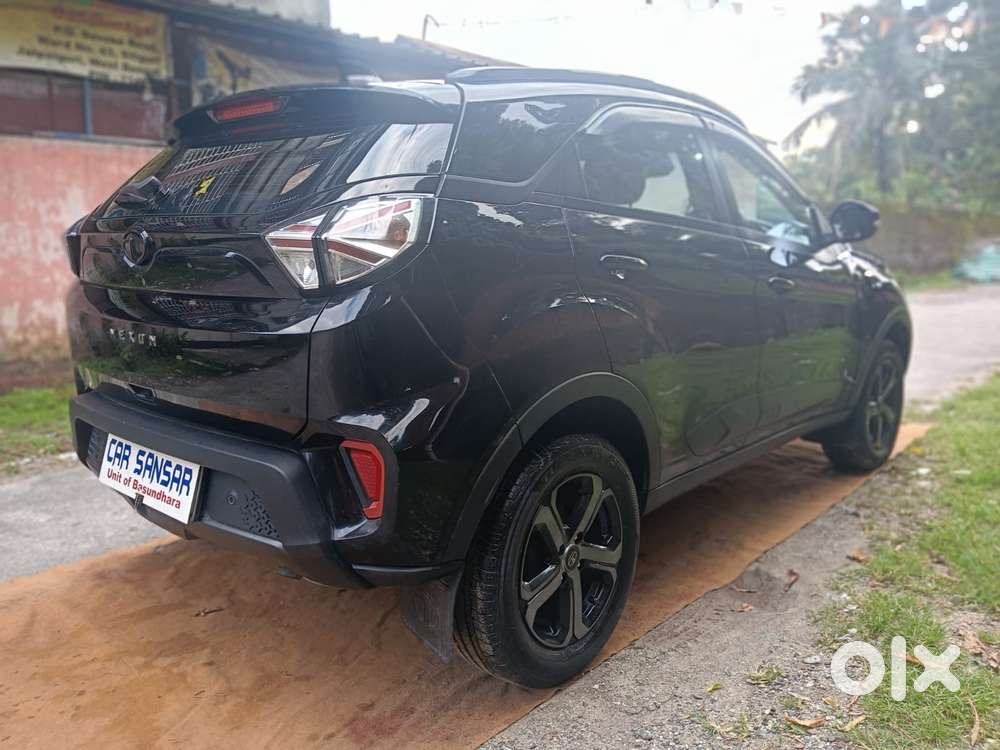 Tata Nexon 1.2 Revotron Xz Plus, 2023, Petrol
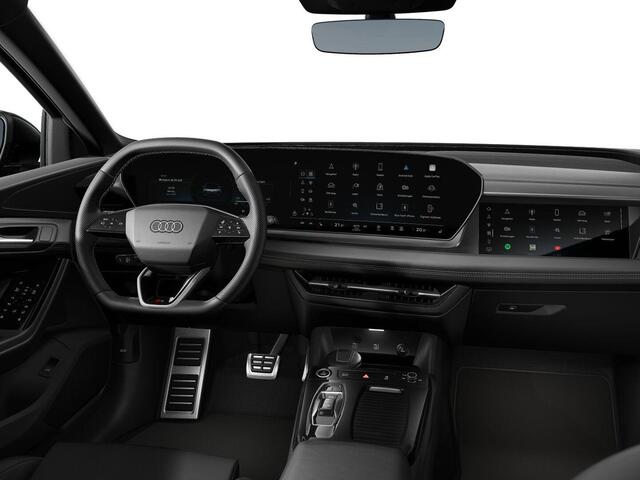 Audi Q6 e-tron Launch edition e-tron perf 100Kwh 225 kW / 306 PK S edition | Tech Pro | Luchtvering | Trekhaak | Matrix LED | Leder |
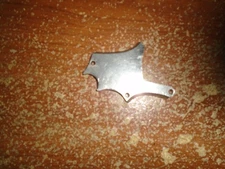 SMITH & WESSON M&P .38 SPECIAL 5 SCREW REVOLVER SIDEPLATE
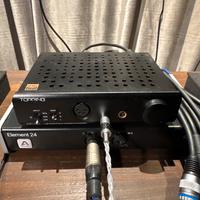 AMPLIFICATORE CUFFIE PROFESSIONALE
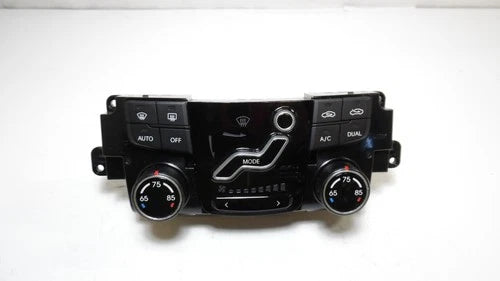 Hyundai Sonata Auto Dual Climate HVAC Climate Control w/ Nav (2011) – Genuine OEM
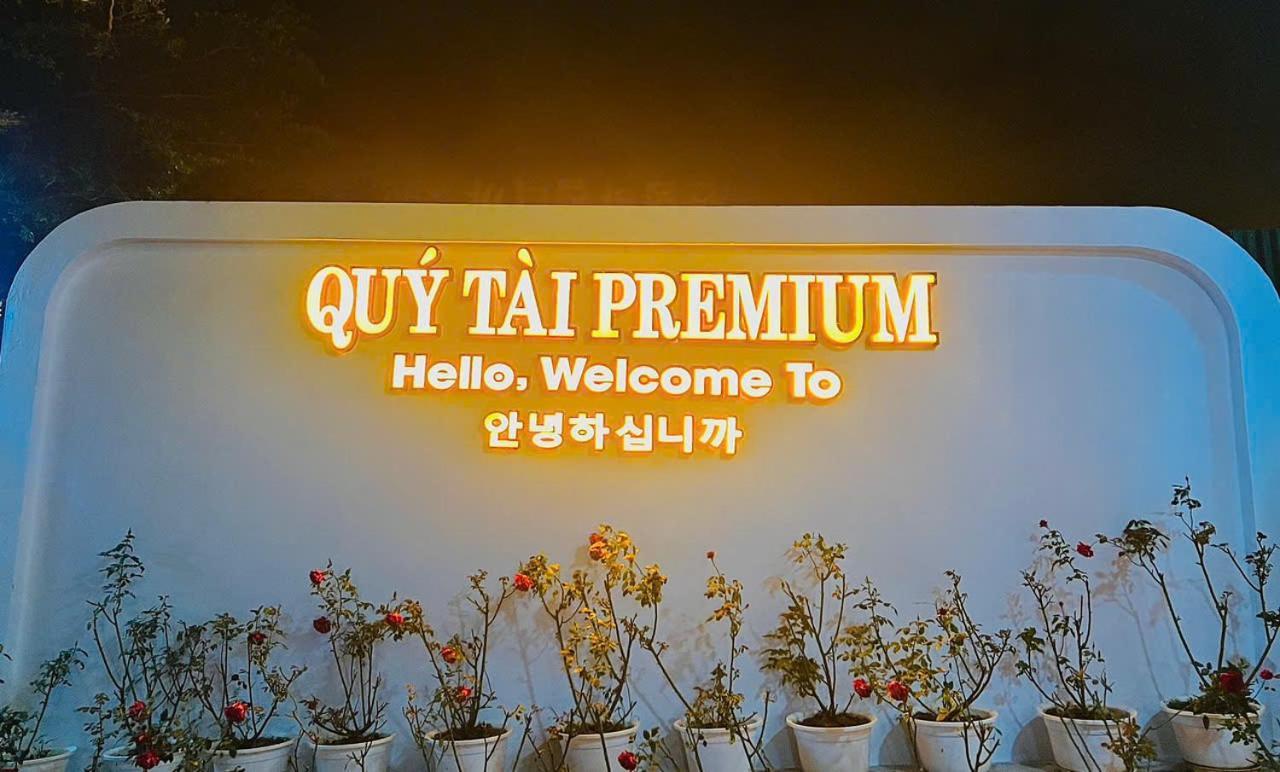 Quy Tai Premium Hotel Đà Lạt Ngoại thất bức ảnh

────

The problem: Starting with the line that holds "AMPLIFICATORE CUFFIE PROFESSIONALE", retype each line through the last one in the listing above, exactly as written. Do not copy any pictures.

Output for this task:
 AMPLIFICATORE CUFFIE PROFESSIONALE
 Hyundai Sonata Auto Dual Climate HVAC Climate Control w/ Nav (2011) – Genuine OEM
 Quy Tai Premium Hotel Đà Lạt Ngoại thất bức ảnh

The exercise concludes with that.